-- begin --

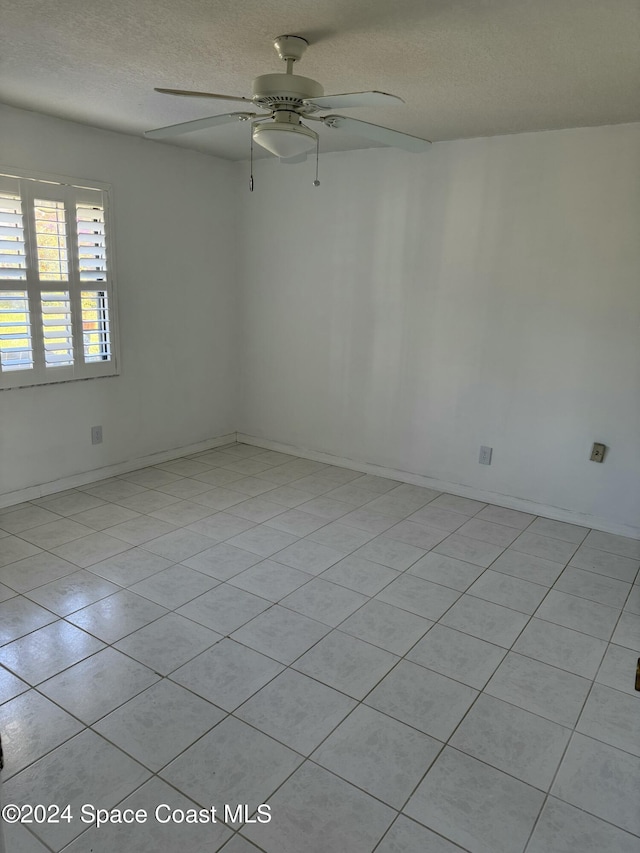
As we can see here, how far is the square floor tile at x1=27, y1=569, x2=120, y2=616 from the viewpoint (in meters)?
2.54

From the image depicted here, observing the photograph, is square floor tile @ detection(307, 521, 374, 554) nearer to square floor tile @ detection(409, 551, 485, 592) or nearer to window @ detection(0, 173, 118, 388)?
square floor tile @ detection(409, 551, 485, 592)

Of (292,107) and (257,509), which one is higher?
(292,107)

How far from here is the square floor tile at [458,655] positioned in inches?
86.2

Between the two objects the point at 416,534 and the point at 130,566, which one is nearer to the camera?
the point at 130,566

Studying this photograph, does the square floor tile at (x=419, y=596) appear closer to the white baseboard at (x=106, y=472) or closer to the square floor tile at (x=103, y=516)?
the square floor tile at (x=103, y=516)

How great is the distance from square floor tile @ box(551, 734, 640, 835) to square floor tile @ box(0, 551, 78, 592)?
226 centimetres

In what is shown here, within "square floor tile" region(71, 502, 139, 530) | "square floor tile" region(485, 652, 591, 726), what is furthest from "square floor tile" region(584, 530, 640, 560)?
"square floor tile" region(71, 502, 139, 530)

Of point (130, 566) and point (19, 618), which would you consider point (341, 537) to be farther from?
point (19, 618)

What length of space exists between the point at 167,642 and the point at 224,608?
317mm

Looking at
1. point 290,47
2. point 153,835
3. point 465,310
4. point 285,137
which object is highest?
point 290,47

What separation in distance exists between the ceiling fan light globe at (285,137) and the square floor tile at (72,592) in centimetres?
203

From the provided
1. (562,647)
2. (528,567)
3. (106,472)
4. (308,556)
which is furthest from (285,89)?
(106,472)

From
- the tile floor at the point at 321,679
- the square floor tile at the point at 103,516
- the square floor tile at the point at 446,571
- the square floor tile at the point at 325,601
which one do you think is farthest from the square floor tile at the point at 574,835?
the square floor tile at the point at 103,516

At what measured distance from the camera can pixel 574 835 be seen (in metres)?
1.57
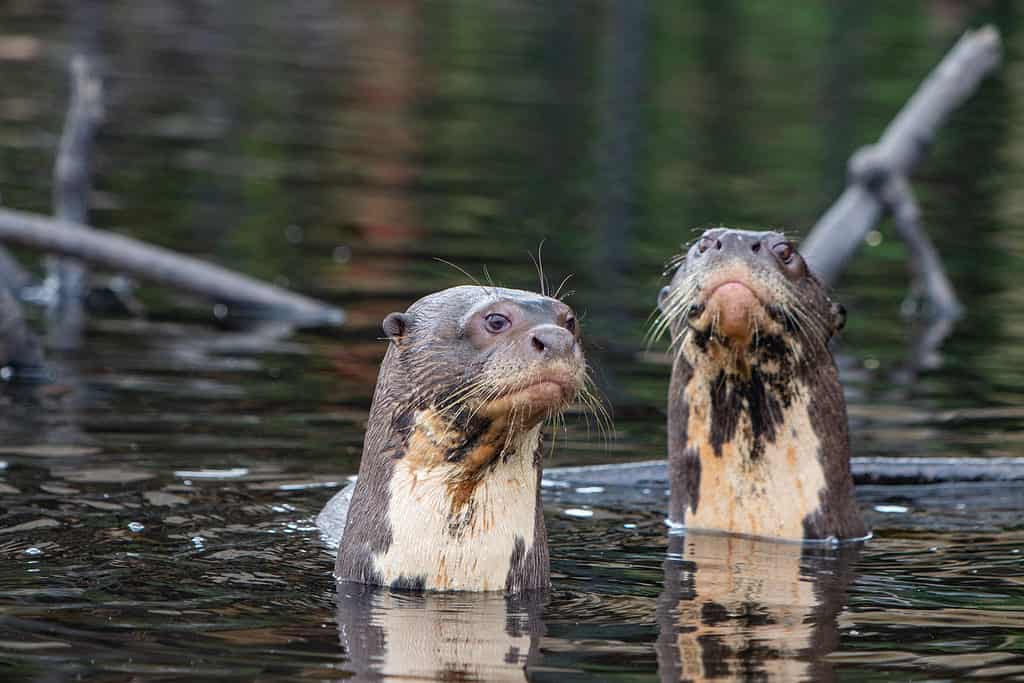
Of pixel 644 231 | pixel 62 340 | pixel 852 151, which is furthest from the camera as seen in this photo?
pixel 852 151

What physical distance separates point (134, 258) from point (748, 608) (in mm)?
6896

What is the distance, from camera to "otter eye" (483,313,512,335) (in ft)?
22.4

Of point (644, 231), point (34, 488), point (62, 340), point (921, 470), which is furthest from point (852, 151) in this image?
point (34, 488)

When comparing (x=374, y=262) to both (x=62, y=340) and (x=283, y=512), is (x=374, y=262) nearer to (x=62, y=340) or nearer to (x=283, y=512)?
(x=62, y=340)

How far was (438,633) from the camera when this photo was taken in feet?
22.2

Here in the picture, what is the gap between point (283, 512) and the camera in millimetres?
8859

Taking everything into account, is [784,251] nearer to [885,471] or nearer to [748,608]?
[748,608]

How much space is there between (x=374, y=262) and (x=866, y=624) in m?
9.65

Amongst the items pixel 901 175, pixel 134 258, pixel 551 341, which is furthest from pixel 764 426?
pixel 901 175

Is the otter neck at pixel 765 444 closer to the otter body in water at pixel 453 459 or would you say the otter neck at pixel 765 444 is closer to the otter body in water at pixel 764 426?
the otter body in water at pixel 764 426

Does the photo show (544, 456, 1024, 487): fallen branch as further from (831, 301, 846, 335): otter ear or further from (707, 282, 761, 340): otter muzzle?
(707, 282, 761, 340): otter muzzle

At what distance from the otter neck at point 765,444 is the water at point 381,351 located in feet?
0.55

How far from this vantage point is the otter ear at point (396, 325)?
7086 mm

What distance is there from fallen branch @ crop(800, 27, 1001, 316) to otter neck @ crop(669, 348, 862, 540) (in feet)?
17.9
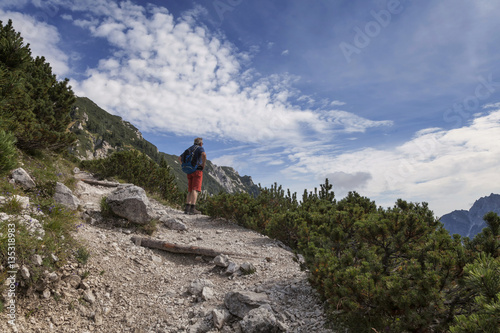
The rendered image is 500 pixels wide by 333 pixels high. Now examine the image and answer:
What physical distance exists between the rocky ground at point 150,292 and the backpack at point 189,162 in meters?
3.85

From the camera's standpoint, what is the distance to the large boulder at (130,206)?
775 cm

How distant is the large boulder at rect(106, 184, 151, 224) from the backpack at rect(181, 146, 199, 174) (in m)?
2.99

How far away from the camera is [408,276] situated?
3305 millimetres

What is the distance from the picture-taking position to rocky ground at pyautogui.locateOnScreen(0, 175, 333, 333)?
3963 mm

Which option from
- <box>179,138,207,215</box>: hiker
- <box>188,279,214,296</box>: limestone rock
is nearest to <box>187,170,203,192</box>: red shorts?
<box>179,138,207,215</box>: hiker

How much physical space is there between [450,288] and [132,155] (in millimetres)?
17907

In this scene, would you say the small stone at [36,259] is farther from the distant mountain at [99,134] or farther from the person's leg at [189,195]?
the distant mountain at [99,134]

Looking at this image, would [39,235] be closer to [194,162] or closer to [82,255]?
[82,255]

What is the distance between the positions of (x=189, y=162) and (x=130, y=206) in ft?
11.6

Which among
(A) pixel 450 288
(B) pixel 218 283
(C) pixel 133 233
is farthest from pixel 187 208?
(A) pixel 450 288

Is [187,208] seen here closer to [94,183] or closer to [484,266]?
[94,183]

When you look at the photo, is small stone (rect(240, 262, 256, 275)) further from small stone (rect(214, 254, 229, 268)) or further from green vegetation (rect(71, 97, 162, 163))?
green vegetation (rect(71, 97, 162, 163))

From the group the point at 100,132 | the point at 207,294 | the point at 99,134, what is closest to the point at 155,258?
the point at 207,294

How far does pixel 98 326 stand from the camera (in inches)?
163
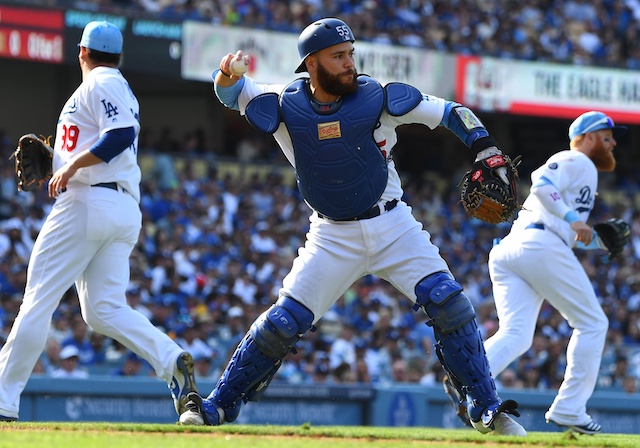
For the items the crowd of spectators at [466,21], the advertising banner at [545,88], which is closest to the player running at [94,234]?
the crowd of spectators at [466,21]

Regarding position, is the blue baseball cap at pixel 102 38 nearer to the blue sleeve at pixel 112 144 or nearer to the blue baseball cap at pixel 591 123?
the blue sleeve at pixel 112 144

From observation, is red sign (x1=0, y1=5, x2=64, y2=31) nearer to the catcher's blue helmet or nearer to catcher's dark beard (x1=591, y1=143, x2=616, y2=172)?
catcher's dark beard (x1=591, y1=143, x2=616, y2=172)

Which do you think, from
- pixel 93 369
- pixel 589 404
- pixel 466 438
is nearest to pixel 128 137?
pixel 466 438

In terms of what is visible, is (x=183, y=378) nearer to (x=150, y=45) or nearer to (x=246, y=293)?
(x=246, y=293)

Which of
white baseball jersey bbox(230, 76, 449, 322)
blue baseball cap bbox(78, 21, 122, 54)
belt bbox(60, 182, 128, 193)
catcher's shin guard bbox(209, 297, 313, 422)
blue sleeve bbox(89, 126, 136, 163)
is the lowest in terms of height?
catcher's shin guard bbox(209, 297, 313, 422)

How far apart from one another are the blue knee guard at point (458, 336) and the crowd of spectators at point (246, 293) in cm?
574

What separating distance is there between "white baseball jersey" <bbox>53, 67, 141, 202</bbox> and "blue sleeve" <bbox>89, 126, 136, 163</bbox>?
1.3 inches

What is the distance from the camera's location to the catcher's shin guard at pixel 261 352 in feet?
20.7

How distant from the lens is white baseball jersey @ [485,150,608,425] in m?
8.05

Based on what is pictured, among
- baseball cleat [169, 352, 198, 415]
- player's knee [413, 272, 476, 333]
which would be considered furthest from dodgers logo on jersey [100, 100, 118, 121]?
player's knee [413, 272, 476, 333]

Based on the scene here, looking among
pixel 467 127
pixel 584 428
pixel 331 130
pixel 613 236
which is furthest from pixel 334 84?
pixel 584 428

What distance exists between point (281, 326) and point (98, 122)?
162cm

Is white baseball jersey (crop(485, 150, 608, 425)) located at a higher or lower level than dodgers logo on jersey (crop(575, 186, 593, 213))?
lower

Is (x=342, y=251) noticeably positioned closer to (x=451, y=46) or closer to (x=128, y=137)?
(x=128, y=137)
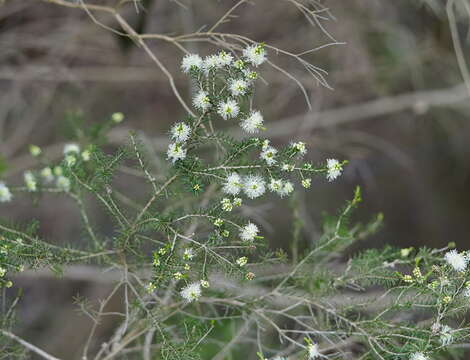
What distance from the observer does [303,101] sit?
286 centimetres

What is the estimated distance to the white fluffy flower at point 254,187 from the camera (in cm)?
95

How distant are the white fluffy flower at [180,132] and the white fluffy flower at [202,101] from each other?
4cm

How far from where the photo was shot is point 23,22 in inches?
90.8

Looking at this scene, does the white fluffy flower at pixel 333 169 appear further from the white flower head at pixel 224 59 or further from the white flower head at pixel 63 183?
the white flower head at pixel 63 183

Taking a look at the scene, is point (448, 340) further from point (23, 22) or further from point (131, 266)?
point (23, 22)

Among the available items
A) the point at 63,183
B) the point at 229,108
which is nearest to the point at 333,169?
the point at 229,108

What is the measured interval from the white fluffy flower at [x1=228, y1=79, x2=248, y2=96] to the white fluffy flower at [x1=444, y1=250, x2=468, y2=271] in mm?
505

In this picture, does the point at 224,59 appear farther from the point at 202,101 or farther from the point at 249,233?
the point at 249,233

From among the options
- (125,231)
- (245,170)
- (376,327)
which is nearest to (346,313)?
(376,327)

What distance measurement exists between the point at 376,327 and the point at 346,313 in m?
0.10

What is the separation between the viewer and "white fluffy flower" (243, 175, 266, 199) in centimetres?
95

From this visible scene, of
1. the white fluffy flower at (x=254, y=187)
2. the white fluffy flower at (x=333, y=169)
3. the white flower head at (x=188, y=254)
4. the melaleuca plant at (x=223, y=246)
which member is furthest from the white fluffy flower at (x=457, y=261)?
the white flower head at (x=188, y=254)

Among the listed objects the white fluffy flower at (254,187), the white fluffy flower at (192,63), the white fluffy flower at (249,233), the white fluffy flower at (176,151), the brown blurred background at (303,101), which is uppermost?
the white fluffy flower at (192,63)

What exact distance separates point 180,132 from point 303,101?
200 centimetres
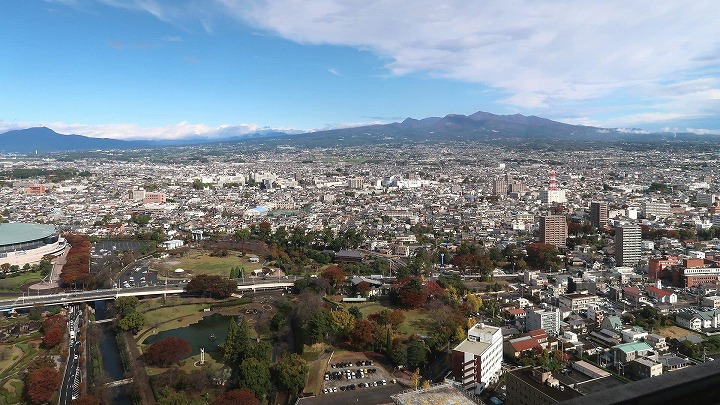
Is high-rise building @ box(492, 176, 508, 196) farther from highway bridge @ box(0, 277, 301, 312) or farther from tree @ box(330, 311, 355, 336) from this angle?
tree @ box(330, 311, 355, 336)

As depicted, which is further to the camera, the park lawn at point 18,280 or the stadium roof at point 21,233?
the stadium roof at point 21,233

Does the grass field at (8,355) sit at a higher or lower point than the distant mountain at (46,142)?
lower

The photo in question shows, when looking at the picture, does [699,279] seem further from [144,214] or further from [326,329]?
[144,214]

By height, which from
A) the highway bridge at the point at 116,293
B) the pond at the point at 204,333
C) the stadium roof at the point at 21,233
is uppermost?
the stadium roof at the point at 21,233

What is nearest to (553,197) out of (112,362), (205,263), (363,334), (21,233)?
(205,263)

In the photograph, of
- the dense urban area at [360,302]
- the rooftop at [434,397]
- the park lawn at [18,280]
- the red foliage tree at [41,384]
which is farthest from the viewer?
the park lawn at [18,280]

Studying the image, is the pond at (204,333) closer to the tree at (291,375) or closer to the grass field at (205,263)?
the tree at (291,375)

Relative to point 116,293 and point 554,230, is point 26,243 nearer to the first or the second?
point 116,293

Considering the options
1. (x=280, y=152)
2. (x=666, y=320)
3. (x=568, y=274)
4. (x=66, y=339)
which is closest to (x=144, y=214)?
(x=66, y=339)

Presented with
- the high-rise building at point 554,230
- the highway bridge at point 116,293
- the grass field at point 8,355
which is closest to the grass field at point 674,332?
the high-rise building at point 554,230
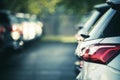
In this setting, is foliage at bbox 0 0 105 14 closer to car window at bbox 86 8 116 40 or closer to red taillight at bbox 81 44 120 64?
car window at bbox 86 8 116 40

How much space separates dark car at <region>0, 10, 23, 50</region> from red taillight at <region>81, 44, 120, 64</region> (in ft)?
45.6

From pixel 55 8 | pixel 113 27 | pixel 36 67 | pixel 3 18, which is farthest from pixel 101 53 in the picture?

-- end --

■ What the task asks ■
Output verbatim the lines beginning at the line with "As depicted, which" and ending at the last line of the material above, inclusive. Do not carry over any pictures.

■ Problem solution ■
As depicted, which is further to the camera, the park lawn at point 18,280 or the stadium roof at point 21,233?
the stadium roof at point 21,233

Does the grass field at (8,355) sit at a higher or lower point than the distant mountain at (46,142)?
lower

The photo in question shows, when looking at the picture, does [699,279] seem further from [144,214] or further from [326,329]?
[144,214]

By height, which from
A) the highway bridge at the point at 116,293
B) the pond at the point at 204,333
C) the stadium roof at the point at 21,233
is uppermost?
the stadium roof at the point at 21,233

What is nearest to (553,197) out of (112,362), (205,263), (363,334), (21,233)?
(205,263)

In the photograph, of
- the dense urban area at [360,302]
- the rooftop at [434,397]
- the park lawn at [18,280]
- the red foliage tree at [41,384]
which is farthest from the viewer?
the park lawn at [18,280]

Studying the image, is the pond at (204,333) closer to the tree at (291,375) or closer to the grass field at (205,263)?
the tree at (291,375)

Relative to point 116,293 and point 554,230, is point 26,243 nearer to the first or the second?
point 116,293

Considering the options
1. (x=280, y=152)
2. (x=666, y=320)
3. (x=568, y=274)
4. (x=66, y=339)
which is closest to (x=144, y=214)?
(x=66, y=339)

Presented with
- the high-rise building at point 554,230
- the highway bridge at point 116,293
- the grass field at point 8,355
which is closest to the grass field at point 674,332?
the high-rise building at point 554,230
In this setting, is foliage at bbox 0 0 105 14 closer to car window at bbox 86 8 116 40 or closer to red taillight at bbox 81 44 120 64?
car window at bbox 86 8 116 40

How much space separates dark car at <region>0, 10, 23, 50</region> from red taillight at <region>81, 44, 120, 64</region> (in ft)?
45.6

From pixel 55 8 | pixel 113 27 | pixel 36 67 | pixel 3 18, which is farthest from pixel 101 53 in the picture?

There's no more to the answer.